Passion on the Rocks

My Cousin Rachel

by Daphne Du Maurier, adapted by Joseph O’Connor.

Theatre Royal Bath at Richmond Theatre until 8th February

Review by Mark Aspen

Kernow. Now there’s a name of mystery: it’s different and almost exotic. Cornwall has a certain differentness about it, the only English county with its own language, its sea pounded rocky peninsulas, beasts wandering its moors, and of course all those differently named Cornish saints, names that don’t exist elsewhere. There’s a preponderance of the surname English in Devon, an historical relic of times when the Tamar was a big boundary and the them-and-us-ness was more marked, times like the mid-nineteenth century when Daphne Du Maurier’s novel, My Cousin Rachel is set.

Add in a mysterious stranger who comes from a different, almost exotic country, and you have a potential powder-keg of tension. And of course, we are all suspicious of strangers (think the high-vis man who knocks unannounced at your front door and offers to “repair” your roof). Moreover though, if the mysterious stranger is also beautiful then it ups the potential for passion, and you have all the ingredients for the gothic romantic thriller, one of the hallmarks of Du Maurier.

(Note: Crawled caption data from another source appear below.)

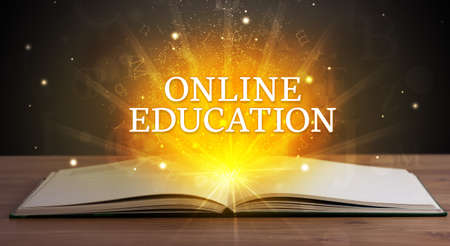 ONLINE EDUCATION inscription coming out from an open book, educational concept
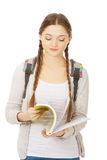 Thoughtful teen woman reading her notebook. Stock Photos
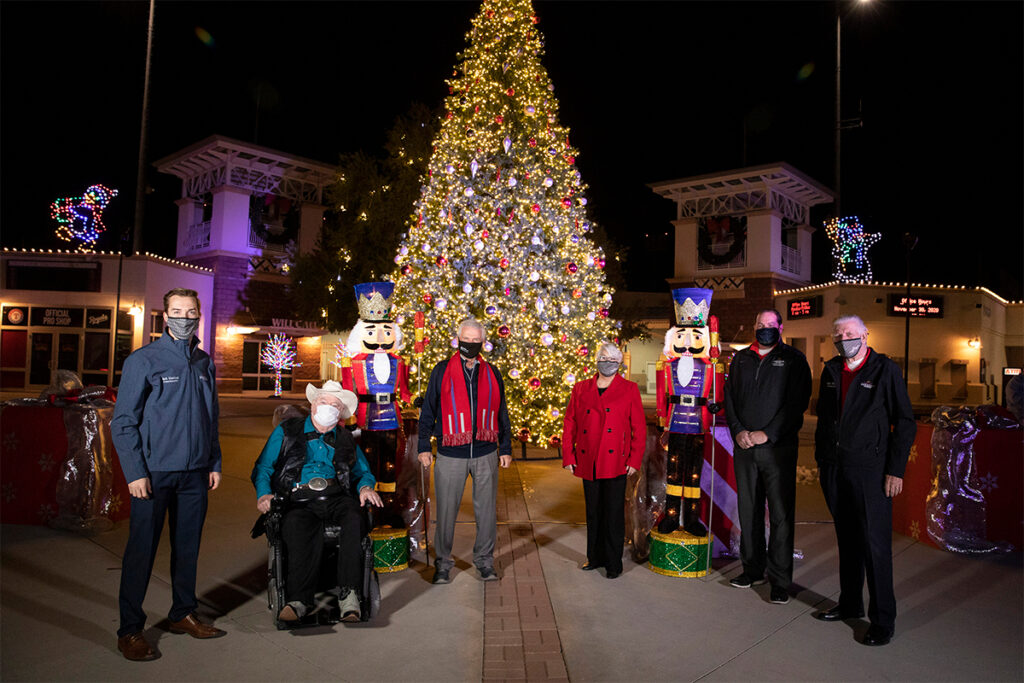 Surprise City Council stands in front of a lit Christmas tree at Surprise Stadium.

full company My Cousin Rachel - Photography by Manuel Harlan -094

Barton House is a fine country mansion on the Cornish coast, the home for many generations of the landed and wealthy Ashley family. Twenty-four years old Phillip is the current incumbent of Barton and, following the death in Italy of Ambrose Ashley, Phillip is due to inherit the estate on his twenty-fifth birthday. He had been orphaned as a young child and for most of his life Ambrose, an older cousin, had been his attentive and loving guardian. Now, in these months before Phillip is to become master of Barton, the estate is held under the trusteeship of the family solicitor, Nicholas Kendall, also a close family friend, affectionately known as Nick. Indeed, his daughter, Louise has been always Phillip’s childhood companion.

Notwithstanding the frequent visits of Louise, Barton House has been an exclusively masculine domain. Even the household servants are all men, the old retainer John Seecombe and the young Thomas Conners, given employment after losing a leg in an industrial accident. Masters and servants have a mutual loyalty and respect which binds them in this austere environment. Into this milieu, unexpectedly, arrives an Italian countess, Contessa Sangalletti, who is Ambrose’s widow and another cousin in the tangled branches of the Ashley family tree. She is Rachel Coryn Ashley.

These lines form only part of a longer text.